Nasza Loteria SR - pasek na kartach artykułów

Krok od tragedii: tirem pod prąd na S-1

Łukasz Klimaniec
Łukasz Klimaniec
Kierowca tira wjechał minionej nocy pod prąd na drogę ekspresową S-1 (Bielsko-Biała - Żywiec)i kontynuował jazdę przez kilkanaście kilometrów aż do momentu, kiedy na jego drodze stanęli policjanci z komisariatu w Szczyrku.

Jak informuje Elwira Jurasz, oficer prasowy bielskiej policji, do zdarzenia doszło dzisiaj tuż po północy. 25-letni kierowca ciężarowego renaulta z naczepą, wjechał na drogę ekspresową w Żywcu pod prąd.

- Inni kierowcy na widok jadącego w przeciwnym kierunku kolosa, który stwarzał poważne zagrożenie, zareagowali i powiadomili oficera dyżurnego bielskiej policji. Dyżurny skierował na miejsce patrole. Najbliżej drogi prowadzącej z Żywca do Bielska-Białej był patrol ze Szczyrku - wyjaśnia policjantka.

Policjanci zauważyli jadącego tira i natychmiast zaalarmowali kierowcę o tym, że jeździe niewłaściwą jezdnią, a następnie pilotowali go na sygnałach uprzywilejowania do najbliższego zjazdu w Rybarzowicach.

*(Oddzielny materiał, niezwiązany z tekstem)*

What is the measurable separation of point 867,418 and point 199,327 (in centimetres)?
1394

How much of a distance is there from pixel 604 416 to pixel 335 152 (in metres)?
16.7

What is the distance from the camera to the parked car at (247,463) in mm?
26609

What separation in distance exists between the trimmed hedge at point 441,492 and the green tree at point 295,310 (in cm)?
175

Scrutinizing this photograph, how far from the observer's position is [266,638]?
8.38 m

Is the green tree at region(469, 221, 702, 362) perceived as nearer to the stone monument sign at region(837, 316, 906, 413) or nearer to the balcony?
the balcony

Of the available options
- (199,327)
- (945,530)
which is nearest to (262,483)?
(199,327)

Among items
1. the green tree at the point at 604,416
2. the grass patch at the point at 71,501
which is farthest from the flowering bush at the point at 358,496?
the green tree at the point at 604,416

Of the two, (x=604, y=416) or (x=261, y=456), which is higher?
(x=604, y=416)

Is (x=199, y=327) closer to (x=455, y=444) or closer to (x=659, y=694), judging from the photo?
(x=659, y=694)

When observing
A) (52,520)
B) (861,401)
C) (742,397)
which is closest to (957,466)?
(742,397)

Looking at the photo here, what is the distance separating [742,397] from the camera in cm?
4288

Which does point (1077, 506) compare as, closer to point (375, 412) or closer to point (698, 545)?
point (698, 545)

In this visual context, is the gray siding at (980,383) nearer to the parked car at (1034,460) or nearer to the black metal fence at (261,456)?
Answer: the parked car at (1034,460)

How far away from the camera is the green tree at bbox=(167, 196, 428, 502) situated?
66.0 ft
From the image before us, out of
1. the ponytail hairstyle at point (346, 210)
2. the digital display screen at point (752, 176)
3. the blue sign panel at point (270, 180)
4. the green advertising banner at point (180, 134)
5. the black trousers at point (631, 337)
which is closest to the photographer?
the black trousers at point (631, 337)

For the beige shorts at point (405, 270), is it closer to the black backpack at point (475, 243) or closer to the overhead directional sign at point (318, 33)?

- Na szczęście natężenie ruchu o tej porze było znikome. Kierowca został zatrzymany. Był zaskoczony. Tłumaczył się, że gdy wjeżdżał na ekspresówkę warunki były trudne, bo panowała gęsta mgła. Twierdził jednocześnie, że sugerował się wskazaniami nawigacji samochodowej, która prowadziła go tą drogą - informuje Elwira Jurasz.

Za stworzenie zagrożenia bezpieczeństwa w ruchu drogowym, sprawca został ukarany mandatem w wysokości 500 zł, a na jego konto dopisano 6 punktów.

Dołącz do nas na Facebooku!

Publikujemy najciekawsze artykuły, wydarzenia i konkursy. Jesteśmy tam gdzie nasi czytelnicy!

Polub nas na Facebooku!

Dołącz do nas na X!

Codziennie informujemy o ciekawostkach i aktualnych wydarzeniach.

Obserwuj nas na X!

Kontakt z redakcją

Byłeś świadkiem ważnego zdarzenia? Widziałeś coś interesującego? Zrobiłeś ciekawe zdjęcie lub wideo?

Napisz do nas!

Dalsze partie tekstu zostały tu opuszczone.